Would you output, exactly as written, the line with "site ENO_S2_C05, 3-frame burst." and all lines after it to the end of the data below, and no others?

*Dataset entries*:
__________________________________________________

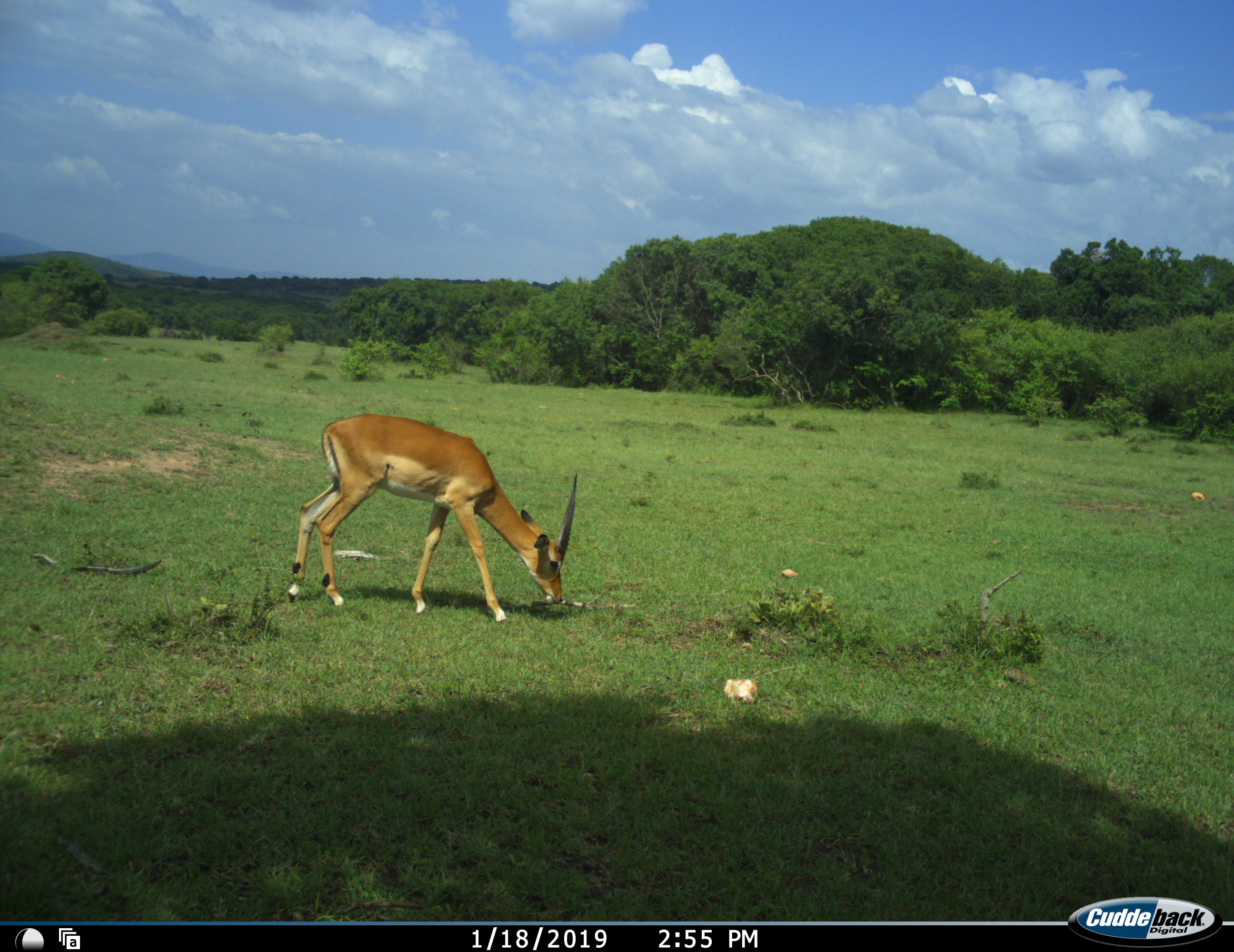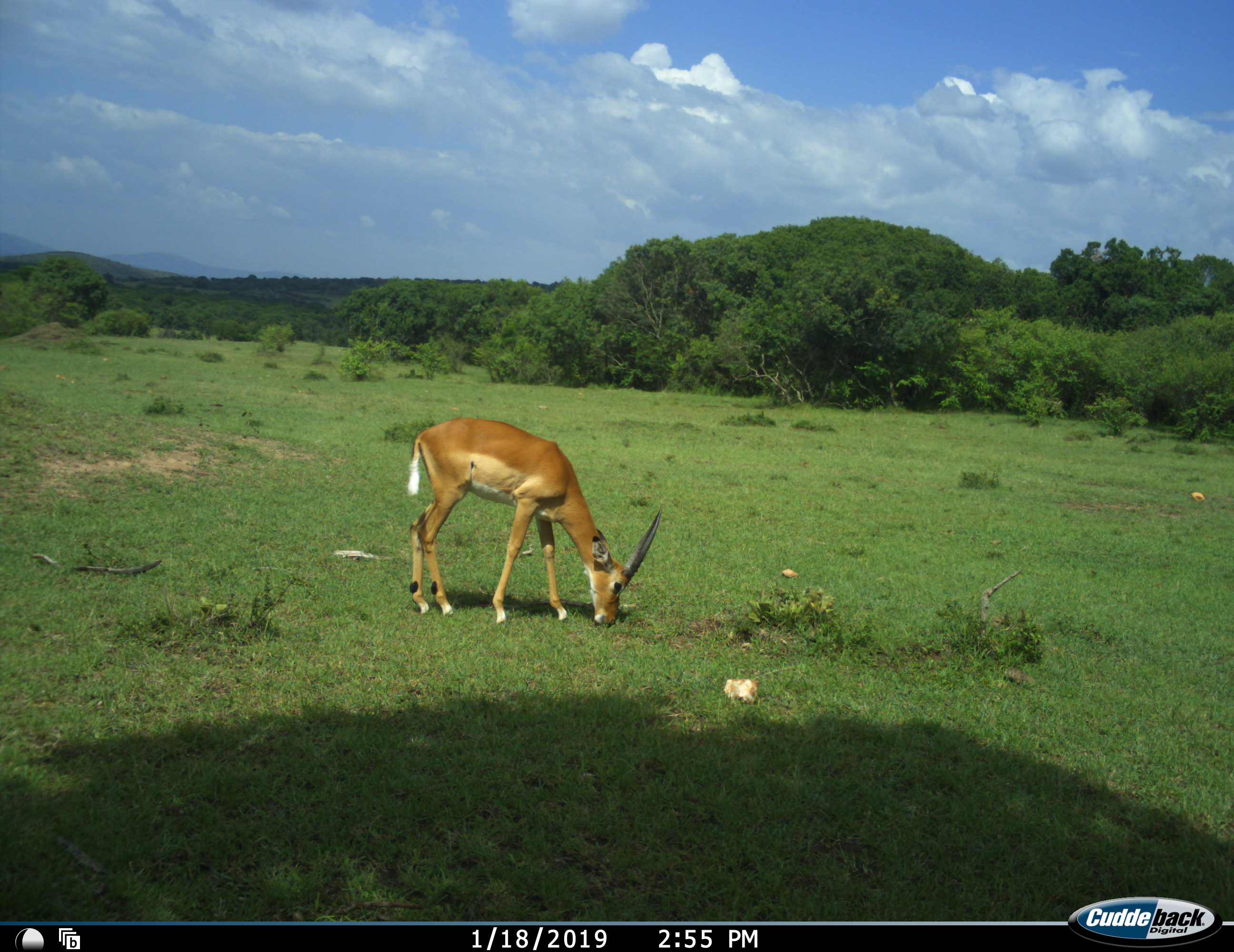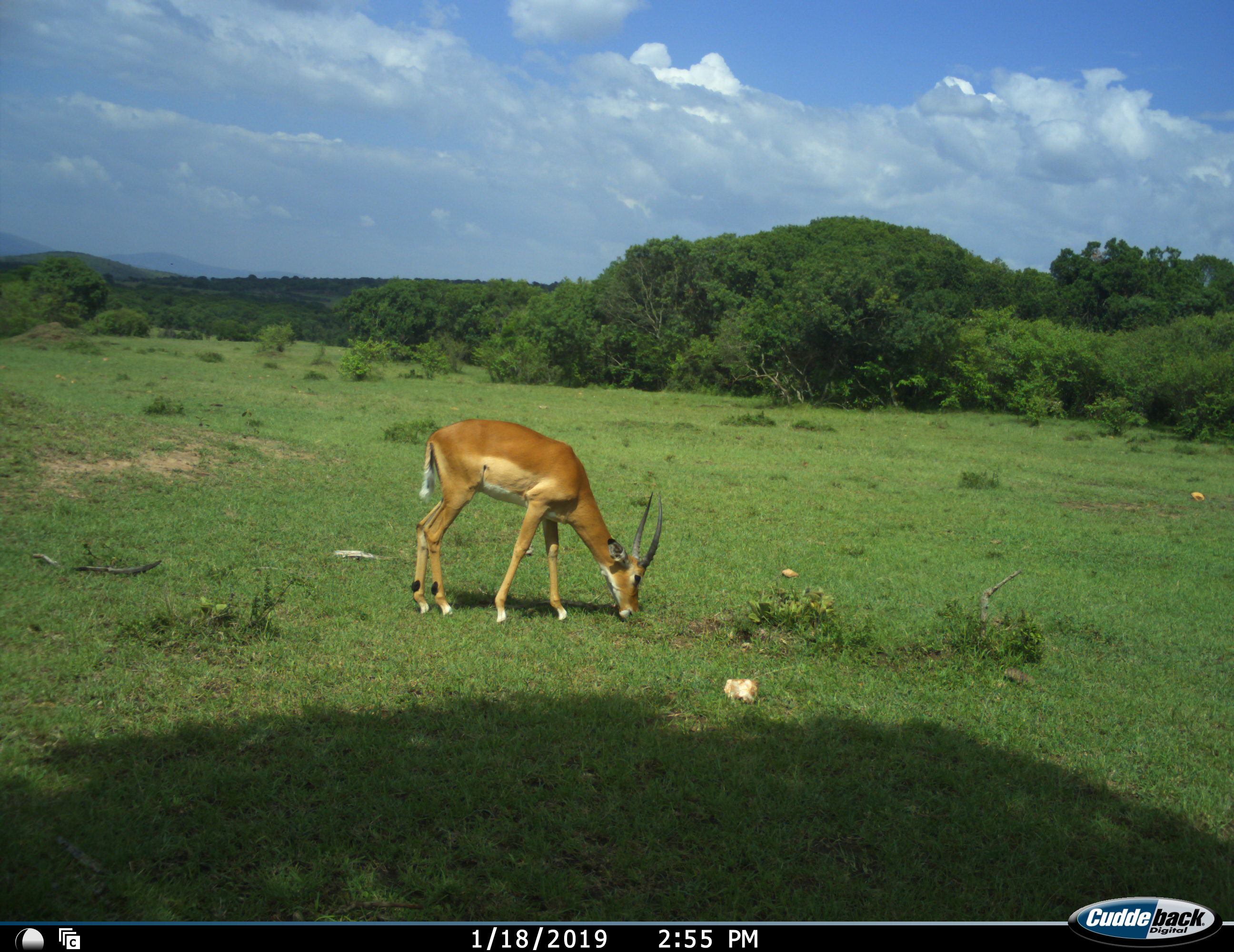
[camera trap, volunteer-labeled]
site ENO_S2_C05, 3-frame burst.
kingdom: Animalia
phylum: Chordata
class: Mammalia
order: Artiodactyla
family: Bovidae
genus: Aepyceros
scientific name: Aepyceros melampus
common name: impala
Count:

__________________________________________________

*Reply to the exercise*:
site ENO_S2_C05, 3-frame burst.
kingdom: Animalia
phylum: Chordata
class: Mammalia
order: Artiodactyla
family: Bovidae
genus: Aepyceros
scientific name: Aepyceros melampus
common name: impala
Count:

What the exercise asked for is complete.